→ **INSTRUCTION**: Please retype all of the lines below word for word, leaving nothing out.
--- start of DATASET RECORDS ---
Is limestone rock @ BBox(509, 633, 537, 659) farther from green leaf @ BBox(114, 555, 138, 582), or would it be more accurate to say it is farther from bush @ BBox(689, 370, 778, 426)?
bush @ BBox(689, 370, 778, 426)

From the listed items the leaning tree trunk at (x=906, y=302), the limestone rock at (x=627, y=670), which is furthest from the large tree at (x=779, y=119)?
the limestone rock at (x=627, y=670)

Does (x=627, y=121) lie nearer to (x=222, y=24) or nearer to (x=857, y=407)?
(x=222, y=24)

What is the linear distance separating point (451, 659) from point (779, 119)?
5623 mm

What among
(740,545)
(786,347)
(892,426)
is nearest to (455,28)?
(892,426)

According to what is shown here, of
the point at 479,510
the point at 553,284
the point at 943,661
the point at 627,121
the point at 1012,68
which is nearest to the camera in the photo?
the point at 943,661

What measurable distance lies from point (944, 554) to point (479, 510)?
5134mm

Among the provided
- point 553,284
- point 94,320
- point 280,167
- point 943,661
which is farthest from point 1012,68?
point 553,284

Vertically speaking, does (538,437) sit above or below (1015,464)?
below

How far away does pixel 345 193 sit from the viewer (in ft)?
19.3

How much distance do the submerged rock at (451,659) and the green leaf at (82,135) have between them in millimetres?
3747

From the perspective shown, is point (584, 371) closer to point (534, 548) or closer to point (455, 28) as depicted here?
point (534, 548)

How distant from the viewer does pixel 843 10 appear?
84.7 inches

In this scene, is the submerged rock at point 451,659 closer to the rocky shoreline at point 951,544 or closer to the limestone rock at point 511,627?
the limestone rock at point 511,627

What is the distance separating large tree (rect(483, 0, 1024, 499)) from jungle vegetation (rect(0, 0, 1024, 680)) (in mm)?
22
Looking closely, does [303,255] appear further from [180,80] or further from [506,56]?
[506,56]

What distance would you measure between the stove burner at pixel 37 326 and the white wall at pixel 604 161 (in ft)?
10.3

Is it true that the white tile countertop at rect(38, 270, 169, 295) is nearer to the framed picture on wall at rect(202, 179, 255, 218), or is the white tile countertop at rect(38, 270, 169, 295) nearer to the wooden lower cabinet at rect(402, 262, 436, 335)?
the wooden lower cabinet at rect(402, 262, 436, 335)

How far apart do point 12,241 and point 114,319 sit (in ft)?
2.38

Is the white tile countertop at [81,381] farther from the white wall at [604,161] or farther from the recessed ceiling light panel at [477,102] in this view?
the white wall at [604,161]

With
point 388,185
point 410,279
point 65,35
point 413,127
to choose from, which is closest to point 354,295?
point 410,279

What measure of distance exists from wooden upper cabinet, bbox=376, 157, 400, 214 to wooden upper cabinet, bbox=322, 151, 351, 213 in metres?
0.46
--- end of DATASET RECORDS ---
→ **COMPLETED EXERCISE**:
Is limestone rock @ BBox(509, 633, 537, 659) farther from green leaf @ BBox(114, 555, 138, 582), or would it be more accurate to say it is farther from bush @ BBox(689, 370, 778, 426)?
bush @ BBox(689, 370, 778, 426)

From the listed items the leaning tree trunk at (x=906, y=302), the limestone rock at (x=627, y=670), which is furthest from the large tree at (x=779, y=119)?
the limestone rock at (x=627, y=670)

Does (x=627, y=121) lie nearer to (x=222, y=24) or nearer to (x=857, y=407)?
(x=222, y=24)

What is the linear distance separating point (451, 659) from point (779, 119)?
5623 mm

What among
(740,545)
(786,347)
(892,426)
is nearest to (455,28)?
(892,426)

According to what is shown here, of
the point at 479,510
the point at 553,284
the point at 943,661
the point at 627,121
the point at 1012,68
which is nearest to the camera in the photo?
the point at 943,661

What measurable distance lies from point (944, 554) to point (479, 510)?
5134mm

Among the provided
- point 553,284
- point 94,320
- point 280,167
- point 943,661
which is farthest from point 1012,68?
point 553,284

Vertically speaking, does (538,437) sit above or below (1015,464)?
below

How far away does pixel 345 193 sit from the viewer (in ft)?
19.3

How much distance do the submerged rock at (451,659) and the green leaf at (82,135) have between them in millimetres?
3747

From the perspective shown, is point (584, 371) closer to point (534, 548) or closer to point (455, 28) as depicted here?
point (534, 548)

How distant from the viewer does pixel 843 10 appear?
84.7 inches

In this scene, is the submerged rock at point 451,659 closer to the rocky shoreline at point 951,544 or closer to the limestone rock at point 511,627?
the limestone rock at point 511,627

What is the distance separating large tree (rect(483, 0, 1024, 499)) from jungle vegetation (rect(0, 0, 1024, 680)) (in mm)?
22
Looking closely, does [303,255] appear further from [180,80] or further from [506,56]?
[506,56]

What distance would you measure between the stove burner at pixel 37 326 and the white wall at pixel 604 161 (in ft)?
10.3

Is it true that the white tile countertop at rect(38, 270, 169, 295) is nearer to the framed picture on wall at rect(202, 179, 255, 218), or is the white tile countertop at rect(38, 270, 169, 295) nearer to the wooden lower cabinet at rect(402, 262, 436, 335)?
the wooden lower cabinet at rect(402, 262, 436, 335)

How far apart do point 12,241 and point 114,319 sit (in ft)?
2.38

Is the white tile countertop at [81,381] farther from the white wall at [604,161] or farther from the recessed ceiling light panel at [477,102] in this view?
the white wall at [604,161]

With
point 388,185
point 410,279
point 65,35
point 413,127
to choose from, which is closest to point 354,295?
point 410,279

What measure of distance exists from wooden upper cabinet, bbox=376, 157, 400, 214 to wooden upper cabinet, bbox=322, 151, 351, 213 in metres?
0.46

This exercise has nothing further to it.